## Exercise set
(a) Repeat word for word the stretch of the Tokyo Covid-19 article from "She added that" through "figure since May.".
(b) In the Tokyo Covid-19 article, how much in grants will restaurants, bars and karaoke outlets that close by 10pm receive?
(c) Take the article on Tokyo's Covid-19 measures further, starting after its final sentence.

Tokyo Governor Yuriko Koike yesterday urged residents of Japan's sprawling capital to avoid going out unnecessarily amid a flare-up of Covid-19 cases.
She also asked restaurants, bars and karaoke outlets to close by 10pm from Saturday until Dec 17, with those that comply to be given 400,000 yen (S$5,140) in grants.
"I urge residents to avoid non-essential outings and take necessary social distancing measures if they do need to go out," Ms Koike said.
She added that the early closure request was a difficult call to make, given the adverse effect it will have on livelihoods and the economy.
The proposed measures essentially repeat guidelines that had worked to control the Covid-19 spread earlier this year, and came as Tokyo recorded 401 new cases yesterday. A more concerning statistic for Tokyo health officials, however, would be the 54 patients who are in serious condition. This is the city's highest figure since May.
Nationwide, there were at least 1,943 new cases yesterday, including 318 in Osaka, 181 in Hokkaido, 171 in Aichi, 161 in Kanagawa and 101 in Hyogo. This brought the overall tally to 138,496 cases.

Data excerpts:
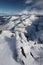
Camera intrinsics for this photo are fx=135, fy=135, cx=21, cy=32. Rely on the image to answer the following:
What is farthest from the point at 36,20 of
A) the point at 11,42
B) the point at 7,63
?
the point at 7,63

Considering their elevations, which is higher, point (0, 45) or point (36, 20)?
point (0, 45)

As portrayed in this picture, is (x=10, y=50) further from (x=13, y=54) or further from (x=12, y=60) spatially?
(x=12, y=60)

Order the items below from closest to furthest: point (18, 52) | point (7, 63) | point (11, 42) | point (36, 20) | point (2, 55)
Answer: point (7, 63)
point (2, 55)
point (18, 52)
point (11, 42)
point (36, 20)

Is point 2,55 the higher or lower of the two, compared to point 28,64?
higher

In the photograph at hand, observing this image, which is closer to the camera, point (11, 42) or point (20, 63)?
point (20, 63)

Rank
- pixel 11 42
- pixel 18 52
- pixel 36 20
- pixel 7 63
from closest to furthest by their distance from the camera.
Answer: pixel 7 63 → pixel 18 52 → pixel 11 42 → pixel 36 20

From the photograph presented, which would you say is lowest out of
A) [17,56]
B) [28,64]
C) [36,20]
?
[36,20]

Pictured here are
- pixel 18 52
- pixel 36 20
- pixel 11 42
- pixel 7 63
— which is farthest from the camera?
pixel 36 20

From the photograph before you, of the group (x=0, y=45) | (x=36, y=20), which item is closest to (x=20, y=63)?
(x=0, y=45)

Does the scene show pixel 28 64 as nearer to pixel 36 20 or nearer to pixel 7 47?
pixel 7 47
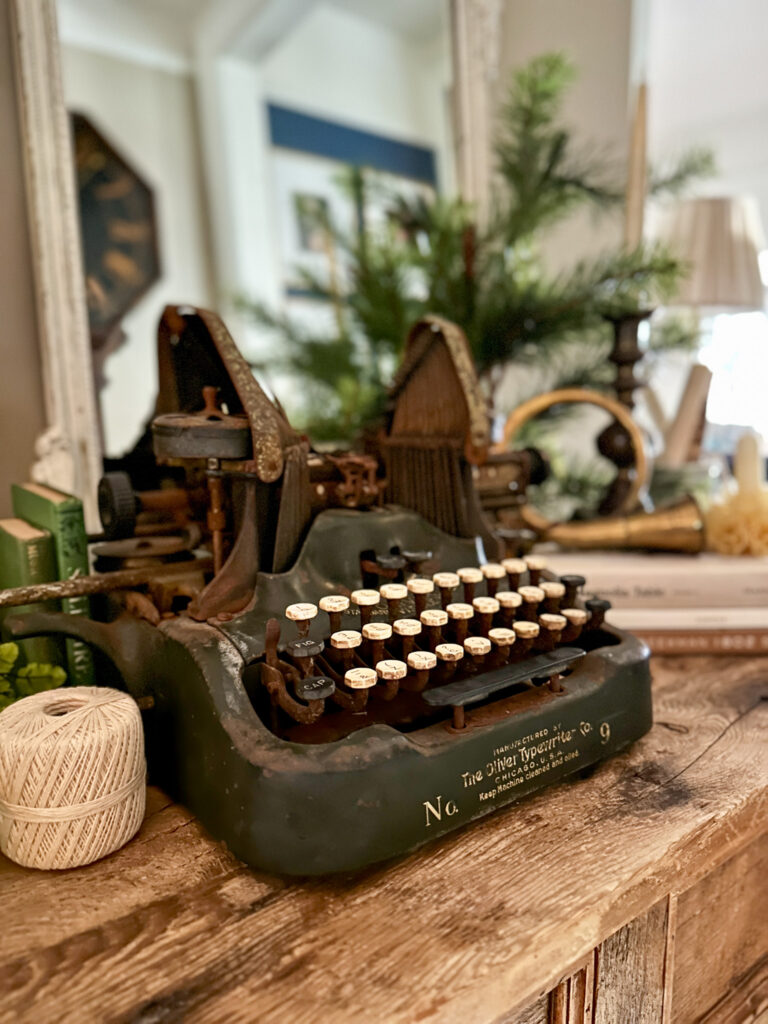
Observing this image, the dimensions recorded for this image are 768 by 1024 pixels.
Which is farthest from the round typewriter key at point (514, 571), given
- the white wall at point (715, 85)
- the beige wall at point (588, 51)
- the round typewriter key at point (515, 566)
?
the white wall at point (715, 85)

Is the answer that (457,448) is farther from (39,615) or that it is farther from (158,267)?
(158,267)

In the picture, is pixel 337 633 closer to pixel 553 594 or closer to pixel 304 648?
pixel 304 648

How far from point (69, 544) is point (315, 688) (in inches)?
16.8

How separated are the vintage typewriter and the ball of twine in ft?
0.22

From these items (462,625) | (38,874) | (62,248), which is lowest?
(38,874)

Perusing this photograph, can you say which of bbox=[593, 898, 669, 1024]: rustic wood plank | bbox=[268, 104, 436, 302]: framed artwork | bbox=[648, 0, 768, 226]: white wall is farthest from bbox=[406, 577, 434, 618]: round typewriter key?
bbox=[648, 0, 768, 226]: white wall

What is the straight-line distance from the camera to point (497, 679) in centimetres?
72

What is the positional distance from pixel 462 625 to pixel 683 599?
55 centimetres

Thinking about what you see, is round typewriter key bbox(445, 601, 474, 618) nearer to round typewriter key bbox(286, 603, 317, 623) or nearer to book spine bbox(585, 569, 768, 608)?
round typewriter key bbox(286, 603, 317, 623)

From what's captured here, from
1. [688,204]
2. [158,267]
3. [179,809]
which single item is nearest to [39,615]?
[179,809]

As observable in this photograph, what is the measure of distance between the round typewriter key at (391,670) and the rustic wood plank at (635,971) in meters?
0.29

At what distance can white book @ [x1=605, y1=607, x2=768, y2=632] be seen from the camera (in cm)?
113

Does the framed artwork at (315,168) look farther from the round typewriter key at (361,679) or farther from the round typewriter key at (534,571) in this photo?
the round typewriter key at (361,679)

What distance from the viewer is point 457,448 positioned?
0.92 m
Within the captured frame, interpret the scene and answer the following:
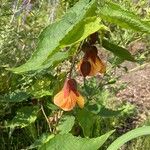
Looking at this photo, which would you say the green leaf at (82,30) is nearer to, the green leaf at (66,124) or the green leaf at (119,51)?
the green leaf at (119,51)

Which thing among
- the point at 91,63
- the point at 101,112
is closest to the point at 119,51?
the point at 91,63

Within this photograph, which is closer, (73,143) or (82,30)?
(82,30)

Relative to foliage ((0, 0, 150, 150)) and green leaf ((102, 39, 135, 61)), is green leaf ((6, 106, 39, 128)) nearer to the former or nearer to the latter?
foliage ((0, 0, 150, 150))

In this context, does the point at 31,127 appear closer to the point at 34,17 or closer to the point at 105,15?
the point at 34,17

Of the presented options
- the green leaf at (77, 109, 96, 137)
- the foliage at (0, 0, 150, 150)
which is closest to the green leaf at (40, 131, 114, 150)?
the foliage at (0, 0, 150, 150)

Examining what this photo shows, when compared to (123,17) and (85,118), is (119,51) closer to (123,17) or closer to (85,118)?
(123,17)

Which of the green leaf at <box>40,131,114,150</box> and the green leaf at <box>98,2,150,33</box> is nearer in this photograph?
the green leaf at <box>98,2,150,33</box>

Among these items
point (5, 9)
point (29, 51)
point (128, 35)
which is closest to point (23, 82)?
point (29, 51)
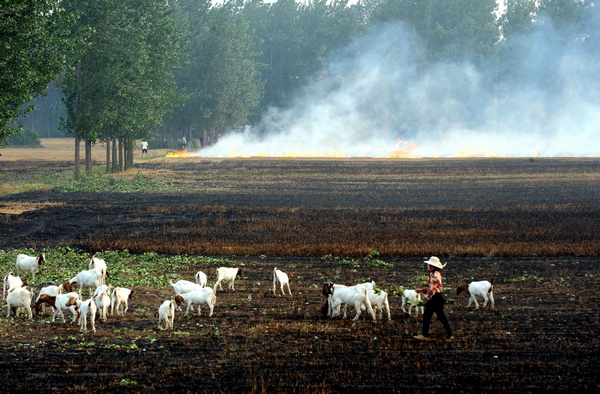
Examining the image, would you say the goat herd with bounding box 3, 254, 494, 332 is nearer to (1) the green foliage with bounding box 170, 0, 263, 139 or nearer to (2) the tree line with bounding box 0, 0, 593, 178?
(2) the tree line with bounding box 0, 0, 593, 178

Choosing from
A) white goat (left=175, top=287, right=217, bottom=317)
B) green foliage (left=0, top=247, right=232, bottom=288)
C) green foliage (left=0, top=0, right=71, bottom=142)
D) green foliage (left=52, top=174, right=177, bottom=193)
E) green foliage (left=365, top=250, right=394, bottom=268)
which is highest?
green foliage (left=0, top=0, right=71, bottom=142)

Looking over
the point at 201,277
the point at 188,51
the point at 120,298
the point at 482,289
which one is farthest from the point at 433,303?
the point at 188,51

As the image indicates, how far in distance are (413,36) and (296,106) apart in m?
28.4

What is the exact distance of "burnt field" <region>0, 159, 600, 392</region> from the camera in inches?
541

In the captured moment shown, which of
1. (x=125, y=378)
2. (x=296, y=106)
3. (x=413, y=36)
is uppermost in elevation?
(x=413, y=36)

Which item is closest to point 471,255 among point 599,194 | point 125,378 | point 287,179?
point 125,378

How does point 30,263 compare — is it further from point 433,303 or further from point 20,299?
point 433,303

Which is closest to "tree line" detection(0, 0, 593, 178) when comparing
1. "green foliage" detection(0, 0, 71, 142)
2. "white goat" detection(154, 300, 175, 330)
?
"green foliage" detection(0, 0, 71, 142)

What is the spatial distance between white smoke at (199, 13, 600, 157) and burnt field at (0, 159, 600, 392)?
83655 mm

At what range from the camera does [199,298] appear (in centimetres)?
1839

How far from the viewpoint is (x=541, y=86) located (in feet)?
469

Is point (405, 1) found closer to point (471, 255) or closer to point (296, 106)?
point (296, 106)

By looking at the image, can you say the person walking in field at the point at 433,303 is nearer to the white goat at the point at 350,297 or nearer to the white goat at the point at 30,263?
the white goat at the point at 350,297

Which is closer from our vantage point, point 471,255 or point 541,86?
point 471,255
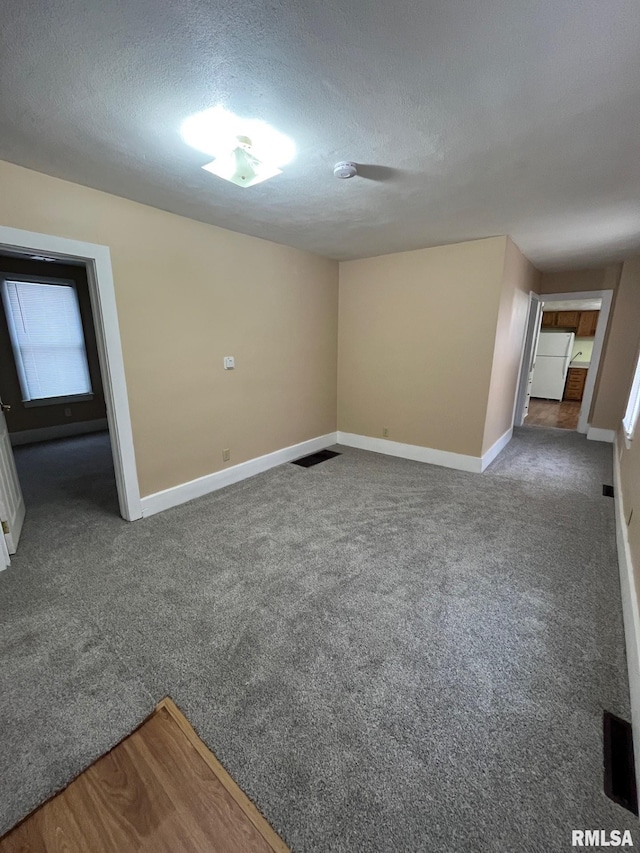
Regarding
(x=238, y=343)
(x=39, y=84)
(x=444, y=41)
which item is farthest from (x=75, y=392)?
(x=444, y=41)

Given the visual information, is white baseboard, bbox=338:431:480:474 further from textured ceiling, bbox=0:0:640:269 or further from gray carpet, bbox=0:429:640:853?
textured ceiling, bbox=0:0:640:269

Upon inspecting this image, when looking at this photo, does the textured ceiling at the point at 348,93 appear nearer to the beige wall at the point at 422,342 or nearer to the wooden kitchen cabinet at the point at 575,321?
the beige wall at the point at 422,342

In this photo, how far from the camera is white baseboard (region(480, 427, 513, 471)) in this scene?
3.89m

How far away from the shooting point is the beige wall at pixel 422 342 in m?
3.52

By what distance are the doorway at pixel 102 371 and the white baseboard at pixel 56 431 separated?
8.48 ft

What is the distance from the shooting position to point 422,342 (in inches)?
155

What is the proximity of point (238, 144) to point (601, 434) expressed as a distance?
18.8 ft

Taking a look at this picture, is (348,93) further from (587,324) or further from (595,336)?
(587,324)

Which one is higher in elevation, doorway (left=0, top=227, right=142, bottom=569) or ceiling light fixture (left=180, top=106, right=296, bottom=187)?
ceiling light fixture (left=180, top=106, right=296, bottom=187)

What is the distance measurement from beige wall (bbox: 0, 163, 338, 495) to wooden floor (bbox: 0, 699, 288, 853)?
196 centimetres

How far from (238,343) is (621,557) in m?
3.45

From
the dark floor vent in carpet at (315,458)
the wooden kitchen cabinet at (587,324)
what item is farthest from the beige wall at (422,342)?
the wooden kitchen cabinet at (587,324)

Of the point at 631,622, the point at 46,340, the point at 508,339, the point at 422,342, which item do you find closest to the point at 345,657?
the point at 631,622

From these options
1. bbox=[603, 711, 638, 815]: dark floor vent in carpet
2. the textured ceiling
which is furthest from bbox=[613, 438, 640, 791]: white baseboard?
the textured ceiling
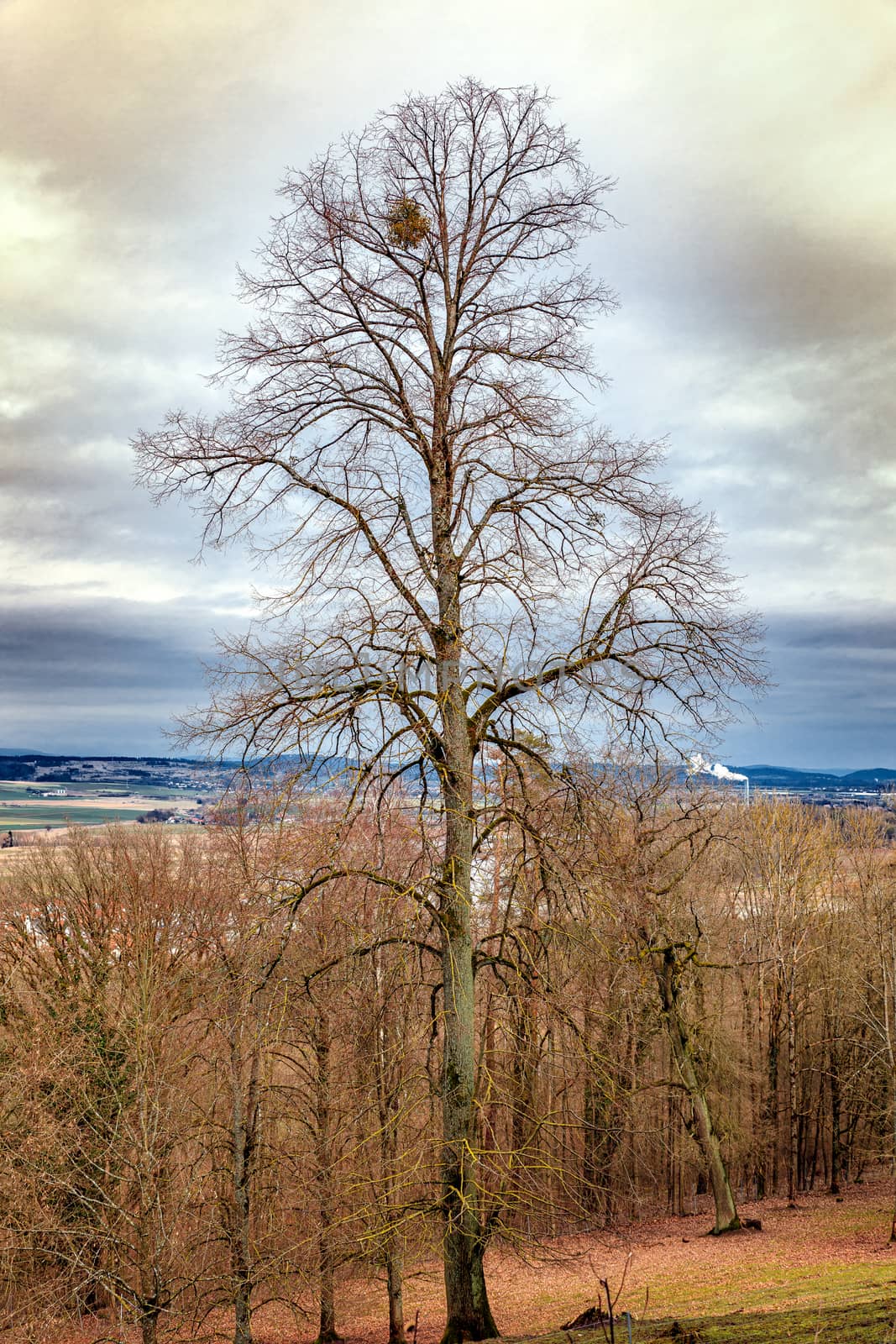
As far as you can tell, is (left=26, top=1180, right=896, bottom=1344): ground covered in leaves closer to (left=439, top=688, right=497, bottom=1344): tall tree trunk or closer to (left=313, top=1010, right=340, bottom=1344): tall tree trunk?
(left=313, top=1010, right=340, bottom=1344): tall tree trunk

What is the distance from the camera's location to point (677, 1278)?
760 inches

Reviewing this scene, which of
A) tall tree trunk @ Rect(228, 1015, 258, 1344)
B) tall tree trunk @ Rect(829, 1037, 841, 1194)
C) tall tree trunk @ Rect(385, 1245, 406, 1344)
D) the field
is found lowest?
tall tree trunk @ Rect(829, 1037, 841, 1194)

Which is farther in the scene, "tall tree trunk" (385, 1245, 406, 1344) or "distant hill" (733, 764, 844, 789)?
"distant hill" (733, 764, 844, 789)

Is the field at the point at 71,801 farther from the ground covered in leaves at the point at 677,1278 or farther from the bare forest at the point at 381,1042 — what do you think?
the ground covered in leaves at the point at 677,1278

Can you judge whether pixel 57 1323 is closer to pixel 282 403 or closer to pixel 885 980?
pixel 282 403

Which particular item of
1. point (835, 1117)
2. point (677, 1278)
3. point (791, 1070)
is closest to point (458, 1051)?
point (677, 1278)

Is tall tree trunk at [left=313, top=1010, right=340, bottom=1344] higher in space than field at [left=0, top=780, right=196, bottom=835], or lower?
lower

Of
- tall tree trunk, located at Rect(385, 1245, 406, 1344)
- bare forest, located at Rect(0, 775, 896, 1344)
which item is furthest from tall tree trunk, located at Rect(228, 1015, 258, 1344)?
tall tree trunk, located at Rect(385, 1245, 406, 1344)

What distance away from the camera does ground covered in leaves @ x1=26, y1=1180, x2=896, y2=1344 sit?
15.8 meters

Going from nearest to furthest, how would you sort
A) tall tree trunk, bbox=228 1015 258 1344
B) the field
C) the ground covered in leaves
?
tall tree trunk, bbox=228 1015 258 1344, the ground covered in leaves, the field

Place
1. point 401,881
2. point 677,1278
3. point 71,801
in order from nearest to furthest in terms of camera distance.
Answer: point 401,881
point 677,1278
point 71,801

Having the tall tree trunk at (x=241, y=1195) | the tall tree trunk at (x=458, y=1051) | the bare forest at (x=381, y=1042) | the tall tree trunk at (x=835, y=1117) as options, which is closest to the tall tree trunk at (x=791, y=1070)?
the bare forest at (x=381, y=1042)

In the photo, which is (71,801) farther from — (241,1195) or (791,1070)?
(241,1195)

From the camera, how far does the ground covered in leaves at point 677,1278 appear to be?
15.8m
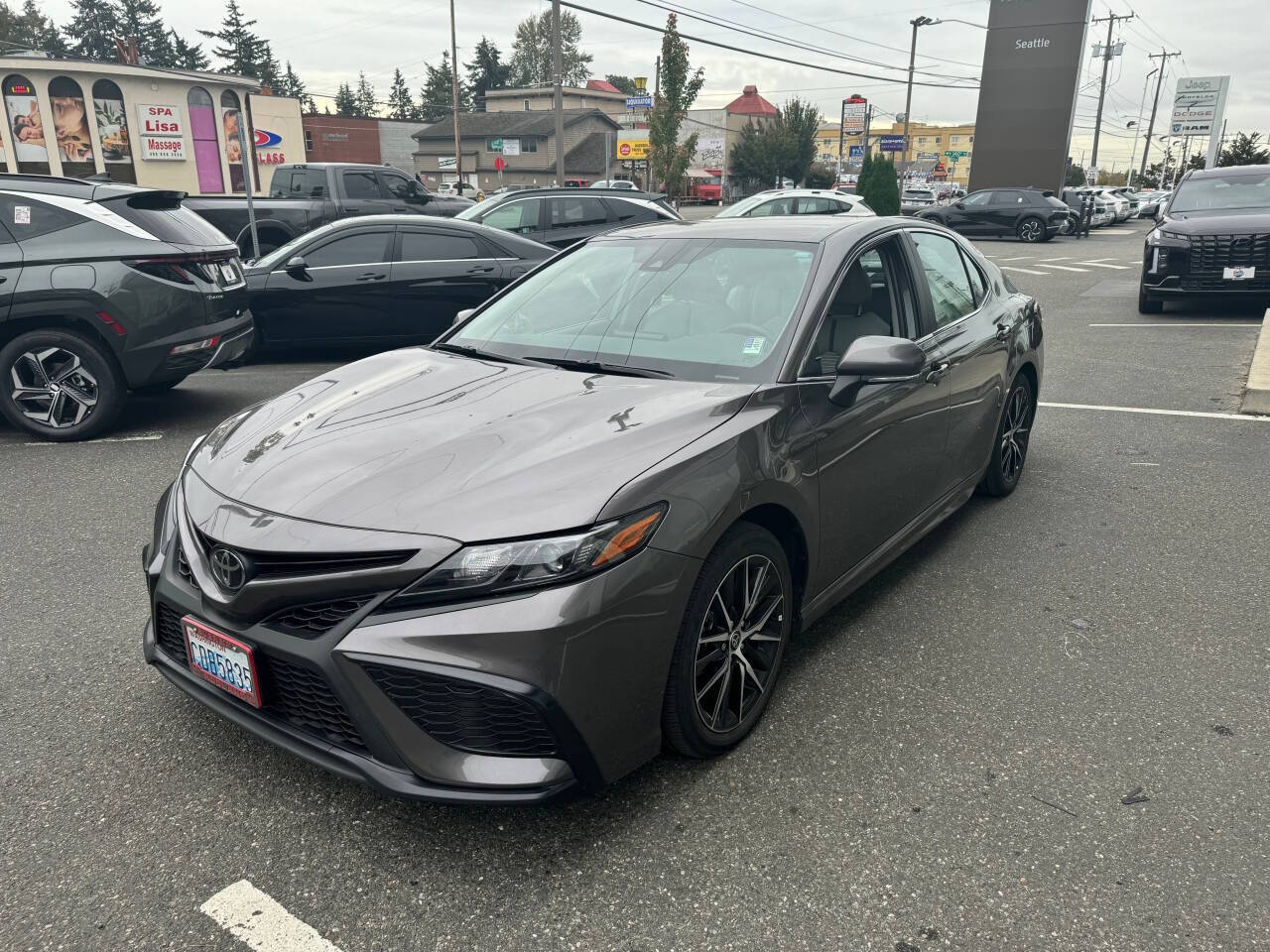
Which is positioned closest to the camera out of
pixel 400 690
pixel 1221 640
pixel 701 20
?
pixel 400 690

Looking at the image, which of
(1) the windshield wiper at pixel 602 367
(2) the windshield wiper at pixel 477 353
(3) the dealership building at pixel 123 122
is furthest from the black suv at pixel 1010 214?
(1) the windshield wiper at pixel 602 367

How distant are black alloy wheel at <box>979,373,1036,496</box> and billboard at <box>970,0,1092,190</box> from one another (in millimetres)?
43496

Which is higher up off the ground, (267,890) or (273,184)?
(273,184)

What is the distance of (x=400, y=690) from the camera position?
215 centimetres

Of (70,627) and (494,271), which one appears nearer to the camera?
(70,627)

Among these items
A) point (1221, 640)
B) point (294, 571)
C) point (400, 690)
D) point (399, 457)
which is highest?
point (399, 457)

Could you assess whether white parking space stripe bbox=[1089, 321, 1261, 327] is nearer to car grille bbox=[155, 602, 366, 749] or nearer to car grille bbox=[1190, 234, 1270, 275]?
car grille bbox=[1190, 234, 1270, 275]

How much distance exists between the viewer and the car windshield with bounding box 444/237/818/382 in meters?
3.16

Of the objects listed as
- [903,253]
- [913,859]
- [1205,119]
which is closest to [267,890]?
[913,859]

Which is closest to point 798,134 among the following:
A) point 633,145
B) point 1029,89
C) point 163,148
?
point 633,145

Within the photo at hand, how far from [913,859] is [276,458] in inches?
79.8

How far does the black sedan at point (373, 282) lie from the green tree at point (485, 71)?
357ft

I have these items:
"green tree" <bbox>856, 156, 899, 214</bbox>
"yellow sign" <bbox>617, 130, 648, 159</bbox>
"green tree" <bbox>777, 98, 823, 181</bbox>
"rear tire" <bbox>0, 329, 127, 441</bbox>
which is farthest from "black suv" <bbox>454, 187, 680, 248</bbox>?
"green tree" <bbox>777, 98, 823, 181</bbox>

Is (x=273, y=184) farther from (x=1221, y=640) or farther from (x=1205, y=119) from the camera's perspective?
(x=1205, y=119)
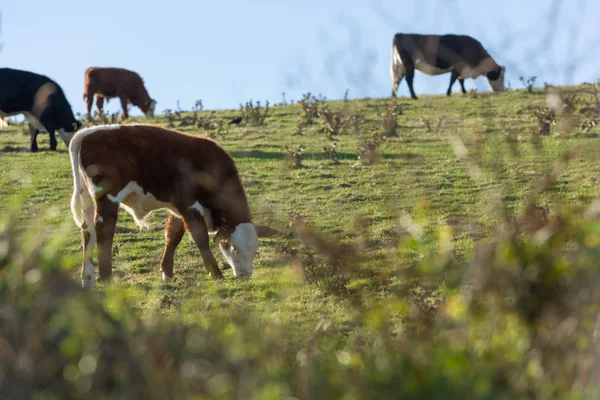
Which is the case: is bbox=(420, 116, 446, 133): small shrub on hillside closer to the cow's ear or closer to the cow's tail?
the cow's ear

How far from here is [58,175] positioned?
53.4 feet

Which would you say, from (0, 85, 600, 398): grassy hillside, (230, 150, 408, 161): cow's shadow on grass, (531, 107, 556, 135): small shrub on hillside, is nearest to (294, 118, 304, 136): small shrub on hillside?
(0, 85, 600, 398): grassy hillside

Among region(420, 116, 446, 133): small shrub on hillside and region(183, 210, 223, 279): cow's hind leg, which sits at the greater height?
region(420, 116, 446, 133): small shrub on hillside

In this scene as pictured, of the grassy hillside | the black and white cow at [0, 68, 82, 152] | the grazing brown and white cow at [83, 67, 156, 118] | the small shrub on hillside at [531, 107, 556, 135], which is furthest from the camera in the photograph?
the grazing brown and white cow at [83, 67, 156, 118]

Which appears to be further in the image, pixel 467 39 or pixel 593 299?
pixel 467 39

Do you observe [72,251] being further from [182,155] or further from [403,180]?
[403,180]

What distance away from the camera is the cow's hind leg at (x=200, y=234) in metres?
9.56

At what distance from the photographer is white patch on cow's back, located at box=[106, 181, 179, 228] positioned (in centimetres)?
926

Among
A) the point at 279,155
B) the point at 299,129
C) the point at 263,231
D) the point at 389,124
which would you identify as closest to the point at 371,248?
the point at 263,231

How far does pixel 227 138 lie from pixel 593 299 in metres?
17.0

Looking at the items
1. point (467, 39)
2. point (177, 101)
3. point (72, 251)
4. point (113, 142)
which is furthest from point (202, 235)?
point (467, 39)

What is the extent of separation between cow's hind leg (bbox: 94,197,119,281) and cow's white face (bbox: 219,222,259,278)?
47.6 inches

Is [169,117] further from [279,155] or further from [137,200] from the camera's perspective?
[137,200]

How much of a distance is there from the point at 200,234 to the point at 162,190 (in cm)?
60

## Answers to the exercise
(a)
She added that the early closure request was a difficult call to make, given the adverse effect it will have on livelihoods and the economy.
The proposed measures essentially repeat guidelines that had worked to control the Covid-19 spread earlier this year, and came as Tokyo recorded 401 new cases yesterday. A more concerning statistic for Tokyo health officials, however, would be the 54 patients who are in serious condition. This is the city's highest figure since May.

(b) 400,000 yen (S$5,140)

(c)
There were 21 fatalities, bringing the death toll to 2,036 people. The number of patients in serious condition nationwide hit a new high, with the 376 cases as at yesterday surpassing the high of 328 that was set in April during the first wave.
Besides Tokyo, Osaka also has a large number of seriously ill patients at 103. Prefecture officials have asked restaurants and bars in Osaka city to shut early between tomorrow and Dec 11.
Japan Medical Association president Toshio Nakagawa warned yesterday that healthcare institutions across the country are "already on the brink of collapse", urging more decisive leadership.
Hospital clusters have led to dire manpower shortages in some areas, while the surge in Covid-19 cases means resources that are ordinarily devoted to treating other conditions will be diverted.
Dr Nakagawa said: "This could in turn lead to deaths that are otherwise preventable."
Mr Yasutoshi Nishimura, Japan's minister in charge of Covid-19 strategy, said the next three weeks are key to stopping the spread.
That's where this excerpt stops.